*Objective a:*
Answer these questions about the forum thread on the Spurgeon quote:
(i) Why could the first poster not search the Spurgeon Archives?
(ii) At what event, and in what year, did Spurgeon give the speech that the quoted passage comes from?
(iii) According to the quoted passage, what is the answer to every objection against the Bible?

*Text section:*
# Looking for source of Spurgeon quote



## Brian Kooshian (Oct 1, 2011)

I have heard the following Spurgeon quote, and it is all over the internet in various forms, but I can't seem to find the source:

"Defend the Bible? I'd sooner defend a lion! Turn it loose, and it will defend itself!"

Is this actually Spurgeon? If so, does anyone know the source of the quote? (I tried to search the Spurgeon Archives, but the search engine isn't working.)


----------



## black_rose (Oct 1, 2011)

I've heard many variations of the quote, though all the same essence. 
Quotes (482) | Defending. Contending.

I cannot find the source just yet, however.


----------



## Phil D. (Oct 1, 2011)

It seems to be a paraphrase of this exposition on the Bible by Spurgeon,


There seems to me to have been twice as much done in some ages in defending the Bible as in expounding it, but if the whole of our strength shall henceforth go to the exposition and spreading of it, we may leave it pretty much to defend itself. I do not know whether you see that lion—it is very distinctly before my eyes; a number of persons advance to attack him, while a host of us would defend the grand old monarch, the British Lion, with all our strength. Many suggestions are made and much advice is offered. This weapon is recommended, and the other. Pardon me if I offer a quiet suggestion. Open the door and let the lion out; he will take care of himself. Why, they are gone! He no sooner goes forth in his strength than his assailants flee. The way to meet infidelity is to spread the Bible. The answer to every objection against the Bible is the Bible.​

It comes from a speech that Spurgeon gave at the annual meeting of the British and Foreign Bible Society, in 1875.


----------



## Brian Kooshian (Oct 1, 2011)

Thanks!

It sounds like much of what is on the internet is an edited paraphrase of that quote.


----------

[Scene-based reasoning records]
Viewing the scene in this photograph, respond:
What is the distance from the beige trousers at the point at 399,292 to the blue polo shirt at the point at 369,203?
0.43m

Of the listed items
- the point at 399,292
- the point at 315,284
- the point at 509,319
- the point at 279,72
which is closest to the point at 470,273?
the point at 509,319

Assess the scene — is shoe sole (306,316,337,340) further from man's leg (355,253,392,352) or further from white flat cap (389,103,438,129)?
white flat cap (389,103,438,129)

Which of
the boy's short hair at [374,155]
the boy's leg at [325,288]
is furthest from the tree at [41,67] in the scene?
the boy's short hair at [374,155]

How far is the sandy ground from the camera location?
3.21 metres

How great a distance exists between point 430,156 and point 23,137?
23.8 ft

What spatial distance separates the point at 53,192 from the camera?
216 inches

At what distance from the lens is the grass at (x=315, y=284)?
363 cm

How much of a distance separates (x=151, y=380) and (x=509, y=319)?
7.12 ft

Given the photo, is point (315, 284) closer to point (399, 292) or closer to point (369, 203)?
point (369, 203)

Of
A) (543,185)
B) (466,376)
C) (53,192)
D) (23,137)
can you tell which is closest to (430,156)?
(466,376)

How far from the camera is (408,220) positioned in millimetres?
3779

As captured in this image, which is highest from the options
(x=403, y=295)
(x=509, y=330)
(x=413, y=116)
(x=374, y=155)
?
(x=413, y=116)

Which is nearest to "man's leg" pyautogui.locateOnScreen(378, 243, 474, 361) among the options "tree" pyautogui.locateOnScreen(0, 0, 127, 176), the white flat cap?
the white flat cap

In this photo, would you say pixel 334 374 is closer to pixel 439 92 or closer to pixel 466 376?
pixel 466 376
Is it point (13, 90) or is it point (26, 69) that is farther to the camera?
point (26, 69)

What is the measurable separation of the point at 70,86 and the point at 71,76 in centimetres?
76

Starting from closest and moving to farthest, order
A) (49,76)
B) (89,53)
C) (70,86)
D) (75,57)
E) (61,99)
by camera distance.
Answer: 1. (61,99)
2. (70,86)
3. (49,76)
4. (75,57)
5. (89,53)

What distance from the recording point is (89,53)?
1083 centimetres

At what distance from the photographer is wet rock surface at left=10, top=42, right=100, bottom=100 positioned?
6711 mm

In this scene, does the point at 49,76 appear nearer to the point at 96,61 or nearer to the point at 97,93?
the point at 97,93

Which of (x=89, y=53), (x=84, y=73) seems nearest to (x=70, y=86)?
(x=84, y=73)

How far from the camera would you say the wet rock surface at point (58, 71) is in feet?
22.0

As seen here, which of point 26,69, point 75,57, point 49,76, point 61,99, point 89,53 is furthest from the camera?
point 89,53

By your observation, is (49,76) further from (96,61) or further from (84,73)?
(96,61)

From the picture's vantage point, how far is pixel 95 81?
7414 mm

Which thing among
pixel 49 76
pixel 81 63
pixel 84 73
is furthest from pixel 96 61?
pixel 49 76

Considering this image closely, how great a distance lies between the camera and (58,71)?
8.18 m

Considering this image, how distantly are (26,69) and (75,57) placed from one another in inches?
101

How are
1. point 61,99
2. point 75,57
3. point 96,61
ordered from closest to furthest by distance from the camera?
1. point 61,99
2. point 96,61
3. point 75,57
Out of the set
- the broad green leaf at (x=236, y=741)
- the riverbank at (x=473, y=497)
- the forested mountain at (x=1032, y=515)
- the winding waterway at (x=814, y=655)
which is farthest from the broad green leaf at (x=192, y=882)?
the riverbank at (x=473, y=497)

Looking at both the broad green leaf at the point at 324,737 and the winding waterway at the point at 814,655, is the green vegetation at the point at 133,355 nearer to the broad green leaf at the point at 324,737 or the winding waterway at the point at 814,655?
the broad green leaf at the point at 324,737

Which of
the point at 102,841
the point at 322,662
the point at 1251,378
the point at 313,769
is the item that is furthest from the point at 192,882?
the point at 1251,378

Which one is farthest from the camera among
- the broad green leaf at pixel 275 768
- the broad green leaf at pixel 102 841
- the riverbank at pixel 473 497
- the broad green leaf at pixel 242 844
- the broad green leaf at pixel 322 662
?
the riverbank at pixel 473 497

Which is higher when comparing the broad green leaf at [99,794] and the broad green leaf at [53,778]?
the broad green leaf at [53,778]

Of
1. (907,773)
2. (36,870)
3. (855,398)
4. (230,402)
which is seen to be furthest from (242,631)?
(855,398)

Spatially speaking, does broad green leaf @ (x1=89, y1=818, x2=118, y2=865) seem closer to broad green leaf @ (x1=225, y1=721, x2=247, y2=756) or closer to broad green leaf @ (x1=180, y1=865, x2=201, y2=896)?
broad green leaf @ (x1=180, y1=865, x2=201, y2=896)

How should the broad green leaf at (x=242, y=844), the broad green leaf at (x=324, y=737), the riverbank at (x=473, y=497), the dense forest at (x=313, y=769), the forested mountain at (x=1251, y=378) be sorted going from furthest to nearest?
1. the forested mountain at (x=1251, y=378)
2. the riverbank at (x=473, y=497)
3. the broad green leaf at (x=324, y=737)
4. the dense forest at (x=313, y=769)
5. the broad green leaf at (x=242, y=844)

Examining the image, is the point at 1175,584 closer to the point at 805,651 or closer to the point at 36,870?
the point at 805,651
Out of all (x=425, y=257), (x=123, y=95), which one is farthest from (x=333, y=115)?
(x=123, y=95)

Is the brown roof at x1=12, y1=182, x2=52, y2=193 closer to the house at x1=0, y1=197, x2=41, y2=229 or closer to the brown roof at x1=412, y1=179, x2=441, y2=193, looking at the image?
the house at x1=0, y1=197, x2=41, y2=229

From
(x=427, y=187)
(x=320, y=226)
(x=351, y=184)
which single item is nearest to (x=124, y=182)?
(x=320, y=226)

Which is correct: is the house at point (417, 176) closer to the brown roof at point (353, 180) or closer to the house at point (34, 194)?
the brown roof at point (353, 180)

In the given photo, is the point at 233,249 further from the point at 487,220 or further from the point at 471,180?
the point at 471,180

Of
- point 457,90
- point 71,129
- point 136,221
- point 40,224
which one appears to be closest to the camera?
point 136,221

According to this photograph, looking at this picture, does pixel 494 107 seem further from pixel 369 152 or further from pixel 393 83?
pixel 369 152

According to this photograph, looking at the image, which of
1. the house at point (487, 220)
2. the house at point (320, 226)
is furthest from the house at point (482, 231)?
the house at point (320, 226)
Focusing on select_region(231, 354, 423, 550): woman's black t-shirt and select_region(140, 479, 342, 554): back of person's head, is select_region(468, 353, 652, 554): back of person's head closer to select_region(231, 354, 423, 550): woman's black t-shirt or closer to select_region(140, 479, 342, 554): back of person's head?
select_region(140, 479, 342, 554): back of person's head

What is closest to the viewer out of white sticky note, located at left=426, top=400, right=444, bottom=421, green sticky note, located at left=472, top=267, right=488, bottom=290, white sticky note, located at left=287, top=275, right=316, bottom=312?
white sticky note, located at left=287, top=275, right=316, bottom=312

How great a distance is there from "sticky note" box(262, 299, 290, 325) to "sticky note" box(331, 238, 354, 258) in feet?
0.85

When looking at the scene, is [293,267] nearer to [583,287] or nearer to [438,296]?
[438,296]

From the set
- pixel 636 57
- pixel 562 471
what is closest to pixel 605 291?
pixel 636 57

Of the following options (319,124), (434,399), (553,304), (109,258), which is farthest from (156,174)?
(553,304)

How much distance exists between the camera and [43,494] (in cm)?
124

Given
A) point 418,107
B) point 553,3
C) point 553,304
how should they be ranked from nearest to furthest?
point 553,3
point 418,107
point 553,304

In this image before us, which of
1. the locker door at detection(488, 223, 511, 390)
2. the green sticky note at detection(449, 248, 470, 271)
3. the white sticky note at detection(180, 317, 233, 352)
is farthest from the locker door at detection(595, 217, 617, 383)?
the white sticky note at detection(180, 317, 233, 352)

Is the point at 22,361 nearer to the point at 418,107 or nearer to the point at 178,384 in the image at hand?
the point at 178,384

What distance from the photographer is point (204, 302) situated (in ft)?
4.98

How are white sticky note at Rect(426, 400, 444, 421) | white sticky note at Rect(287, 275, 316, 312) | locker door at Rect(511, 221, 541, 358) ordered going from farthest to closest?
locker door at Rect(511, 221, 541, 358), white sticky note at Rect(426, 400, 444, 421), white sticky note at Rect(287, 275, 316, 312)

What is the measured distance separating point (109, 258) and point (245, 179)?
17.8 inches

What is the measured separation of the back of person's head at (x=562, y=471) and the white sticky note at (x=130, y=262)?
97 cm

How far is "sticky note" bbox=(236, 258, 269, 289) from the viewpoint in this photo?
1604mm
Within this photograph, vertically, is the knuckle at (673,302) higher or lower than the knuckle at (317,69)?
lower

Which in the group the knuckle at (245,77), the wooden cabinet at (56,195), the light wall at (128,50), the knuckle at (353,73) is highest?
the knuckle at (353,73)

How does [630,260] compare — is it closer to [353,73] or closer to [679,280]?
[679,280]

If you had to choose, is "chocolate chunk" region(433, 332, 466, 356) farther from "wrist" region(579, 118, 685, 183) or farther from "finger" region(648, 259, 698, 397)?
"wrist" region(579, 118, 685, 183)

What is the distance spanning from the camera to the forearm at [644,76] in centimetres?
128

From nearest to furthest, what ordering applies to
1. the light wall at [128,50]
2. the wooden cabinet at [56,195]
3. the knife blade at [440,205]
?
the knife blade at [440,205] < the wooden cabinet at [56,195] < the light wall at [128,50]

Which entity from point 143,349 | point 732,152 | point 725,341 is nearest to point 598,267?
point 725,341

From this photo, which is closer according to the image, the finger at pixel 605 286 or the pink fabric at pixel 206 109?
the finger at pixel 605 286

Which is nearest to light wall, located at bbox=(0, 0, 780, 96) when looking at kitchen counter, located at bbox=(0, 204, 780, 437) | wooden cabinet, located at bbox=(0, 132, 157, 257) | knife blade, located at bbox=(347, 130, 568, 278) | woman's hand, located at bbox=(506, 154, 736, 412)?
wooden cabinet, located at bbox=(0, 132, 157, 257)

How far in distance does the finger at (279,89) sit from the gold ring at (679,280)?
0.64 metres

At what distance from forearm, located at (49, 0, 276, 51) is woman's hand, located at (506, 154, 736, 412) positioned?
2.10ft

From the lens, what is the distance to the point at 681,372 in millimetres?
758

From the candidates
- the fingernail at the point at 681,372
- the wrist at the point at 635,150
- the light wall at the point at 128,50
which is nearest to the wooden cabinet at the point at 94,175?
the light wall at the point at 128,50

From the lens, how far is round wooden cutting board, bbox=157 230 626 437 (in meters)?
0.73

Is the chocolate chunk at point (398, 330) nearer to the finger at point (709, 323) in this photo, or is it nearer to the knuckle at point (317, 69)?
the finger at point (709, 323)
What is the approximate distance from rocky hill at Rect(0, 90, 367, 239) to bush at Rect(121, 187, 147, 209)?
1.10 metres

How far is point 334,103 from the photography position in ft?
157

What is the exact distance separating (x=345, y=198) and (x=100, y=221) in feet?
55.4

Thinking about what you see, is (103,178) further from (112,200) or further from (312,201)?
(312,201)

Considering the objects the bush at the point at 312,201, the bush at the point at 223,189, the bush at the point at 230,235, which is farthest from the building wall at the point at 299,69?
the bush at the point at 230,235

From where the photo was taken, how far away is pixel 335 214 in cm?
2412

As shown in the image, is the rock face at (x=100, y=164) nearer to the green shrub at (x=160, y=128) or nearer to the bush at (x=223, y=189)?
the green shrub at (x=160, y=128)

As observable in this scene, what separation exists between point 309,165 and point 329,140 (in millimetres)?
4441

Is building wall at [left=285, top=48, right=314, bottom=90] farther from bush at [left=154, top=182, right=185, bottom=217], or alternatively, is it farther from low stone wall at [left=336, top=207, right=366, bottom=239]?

*Objective b:*
Rewrite the lines of the listing starting at the line containing "What is closest to the" and ending at the line containing "17.8 inches", replacing "distance" with "spacing" and changing nothing else.

*Worked answer a:*
(i) The search engine wasn't working.
(ii) The annual meeting of the British and Foreign Bible Society, in 1875.
(iii) The Bible.

*Worked answer b:*
What is closest to the viewer out of white sticky note, located at left=426, top=400, right=444, bottom=421, green sticky note, located at left=472, top=267, right=488, bottom=290, white sticky note, located at left=287, top=275, right=316, bottom=312?
white sticky note, located at left=287, top=275, right=316, bottom=312

How great a spacing is there from "sticky note" box(262, 299, 290, 325) to "sticky note" box(331, 238, 354, 258) in feet?
0.85

When looking at the scene, is [293,267] nearer to [583,287] or nearer to [438,296]?
[438,296]

From the set
- pixel 636 57
- pixel 562 471
what is closest to pixel 605 291?
pixel 636 57

Of the following options (319,124), (434,399), (553,304), (109,258), which is farthest from (156,174)?
(553,304)

How much spacing exists between the camera and [43,494] (in cm)?
124

Given
A) point 418,107
B) point 553,3
C) point 553,304
how should they be ranked from nearest to furthest?
point 553,3
point 418,107
point 553,304

In this image before us, which of
1. the locker door at detection(488, 223, 511, 390)
2. the green sticky note at detection(449, 248, 470, 271)
3. the white sticky note at detection(180, 317, 233, 352)
is farthest from the locker door at detection(595, 217, 617, 383)?
the white sticky note at detection(180, 317, 233, 352)

Is the point at 22,361 nearer to the point at 418,107 or nearer to the point at 178,384 in the image at hand?
the point at 178,384

What spacing from the photographer is point (204, 302) situated (in ft)?
4.98

How are white sticky note at Rect(426, 400, 444, 421) | white sticky note at Rect(287, 275, 316, 312) | locker door at Rect(511, 221, 541, 358) ordered going from farthest to closest?
locker door at Rect(511, 221, 541, 358), white sticky note at Rect(426, 400, 444, 421), white sticky note at Rect(287, 275, 316, 312)

What is the measured spacing separating point (109, 258) and point (245, 179)?
17.8 inches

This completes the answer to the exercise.